After reporting a $432 million operating loss for the last fiscal year, Boston-based Mass General Brigham is taking steps to centralize management of its six community hospitals, including Martha’s Vineyard Hospital, in what it describes as an effort to improve efficiency and streamline costs.

Denise Schepici, who was hired as CEO and president of Martha’s Vineyard Hospital in 2018, will become the Island hospital’s president and chief operating officer, reporting to a pair of Mass General Brigham officials who will oversee all the community hospitals owned by the healthcare giant. The changes, which also affect Nantucket Cottage Hospital, are set to go into effect March 1, according to a statement from Mass General Brigham.

“This new structure will provide more coordinated, accessible care for patients, enable sharing of best practices in quality and safety, and streamline hospital operations across the divisions,” the statement said. “Recent challenges including the COVID-19 pandemic and the ongoing capacity crises have demonstrated the need for close strategic coordination among our hospitals to more effectively serve our communities and these changes will help us meet these goals and provide the very best in patient care.”

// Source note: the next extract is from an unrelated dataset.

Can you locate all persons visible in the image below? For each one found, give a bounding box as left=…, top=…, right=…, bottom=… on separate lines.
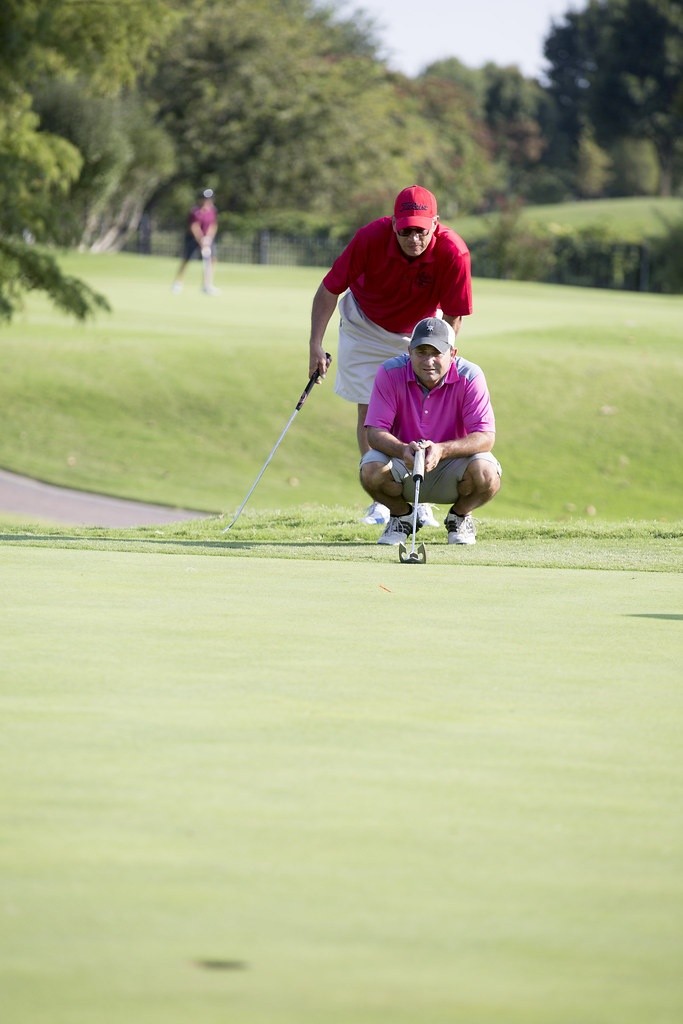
left=309, top=184, right=473, bottom=526
left=359, top=317, right=502, bottom=544
left=172, top=191, right=218, bottom=292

In an email to the Gazette on Tuesday, Ms. Schepici said that there would be no practical changes at Martha’s Vineyard Hospital other than different job titles across the system.

“We remain a very tight operating and leadership team here at MVH and [Windemere Nursing and Rehabilitation Center] committed to bringing the highest level and best patient care to our community,” she said.

Denise Schepici will now report to Gregg Meyer, the president of the Mass General Brigham community division, and David Roberts, the division’s vice president. — Mark Alan Lovewell

A call to Dr. Michael Jaff, chairman of the hospital’s board of trustees, was not immediately returned.

The management restructuring comes as the health care system, the largest in Massachusetts, is facing historic challenges, including rising costs and workforce shortages. In December, after announcing the largest operating loss in its history, the nonprofit said it planned to cut costs by identifying administrative efficiencies that wouldn’t impact patient care.

Under the new organization, Ms. Schepici will report to Gregg Meyer, the president of the Mass General Brigham community division, and David Roberts, the division’s vice president. In his newly created position, Mr. Roberts, now the president of Salem Hospital, will oversee operations, facilities, programs, capital planning, new initiatives, clinical expansion, staffing and financial performance. Dr. Meyer, the former chief clinical officer for Mass General Brigham, will handle board and medical affairs, community relations and philanthropy.

In a recent email to his colleagues provided to the Gazette by Mass General Brigham, Dr. Meyer wrote that further details on the rollout of the reorganization and its effects on each individual organization would come from local leaders.

“We are excited about the future and know these changes will allow us to achieve more rapid and effective decision-making in service to the millions of patients who rely on Massachusetts General Brigham for care,” he wrote.

Martha’s Vineyard Hospital was acquired by Massachusetts General Hospital, now Mass General Brigham, and its parent company Partners Health Care in 2006, ending more than 80 years as an independent hospital.

The healthcare system is in the midst of a major rebranding effort. In early December, the name on the hospital’s website changed from Martha’s Vineyard Hospital to Mass General Brigham Martha’s Vineyard Hospital.